Oligarchic planetesimal accretion and giant planet formation

TL;DR

This study models in situ giant planet formation, highlighting how atmospheric gas drag and planetesimal size influence formation timescales and core mass, using numerical simulations within the core instability framework.

Contribution

It provides a detailed numerical analysis of giant planet formation considering gas drag effects and planetesimal sizes, advancing understanding of core accretion processes.

Findings

Gas drag enhances planetesimal capture radius, reducing formation time by 30-55%.

Smaller planetesimals (10 km) shorten formation time by a factor of 2-3 compared to larger ones (100 km).

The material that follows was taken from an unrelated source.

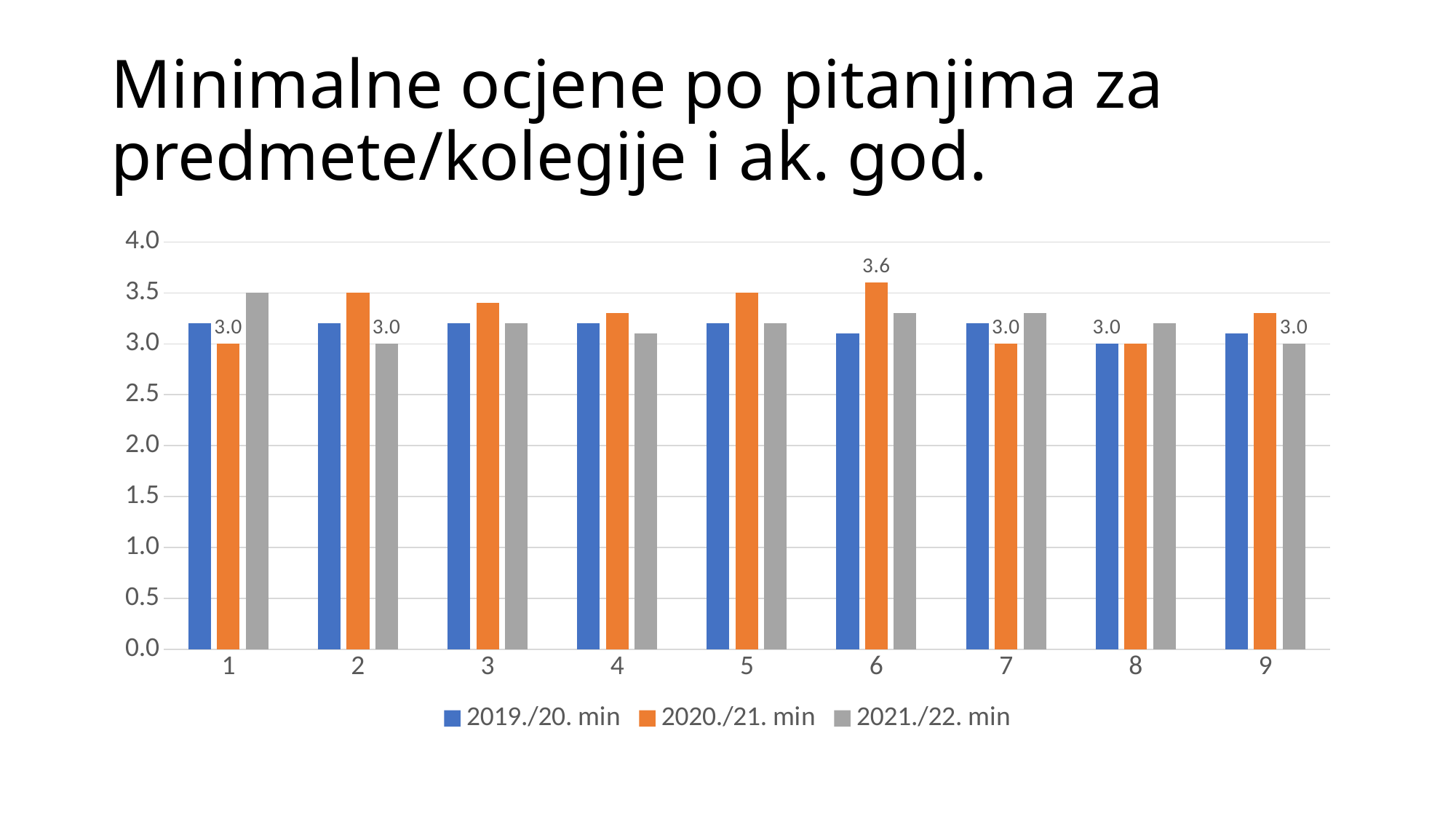
Which category has the highest 2020./21. min value? 6 How many categories are shown on the x axis? 9 What kind of chart is shown on the slide? bar chart What is the 2020./21. min value for category 1? 3.0 How many series does the legend list? 3 Which is larger: the 2020./21. min value for category 6 or for category 1? category 6 What is the 2020./21. min value for category 6? 3.6 Is the 2021./22. min value for category 6 greater or less than 3.0? greater What is the title of the chart on the slide? Minimalne ocjene po pitanjima za predmete/kolegije i ak. god. What is the difference between the 2020./21. min values for category 6 and category 7? 0.6 What is the 2021./22. min value for category 9? 3.0 What is the 2019./20. min value for category 8? 3.0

Planetesimal size has little effect on the final core mass.

Abstract

Aims. In the context of the core instability model, we present calculations of in situ giant planet formation. The oligarchic growth regime of solid protoplanets is the model adopted for the growth of the core. Methods. The full differential equations of giant planet formation were numerically solved with an adaptation of a Henyey-type code. The planetesimals accretion rate was coupled in a self-consistent way to the envelope's evolution. Results. We performed several simulations for the formation of a Jupiter-like object by assuming various surface densities for the protoplanetary disc and two different sizes for the accreted planetesimals. We find that the atmospheric gas drag gives rise to a major enhancement on the effective capture radius of the protoplanet, thus leading to an average timescale reduction of 30% -- 55% and ultimately to an increase by a factor of 2 of the final mass of solids accreted as compared to the situation in which drag effects are neglected. With regard to the size of accreted planetesimals, we find that for a swarm of planetesimals having a radius of 10 km, the formation time is a factor 2 to 3 shorter than that of planetesimals of 100 km, the factor depending on the surface density of the nebula. Moreover, planetesimal size does not seem to have a significant impact on the final mass of the core.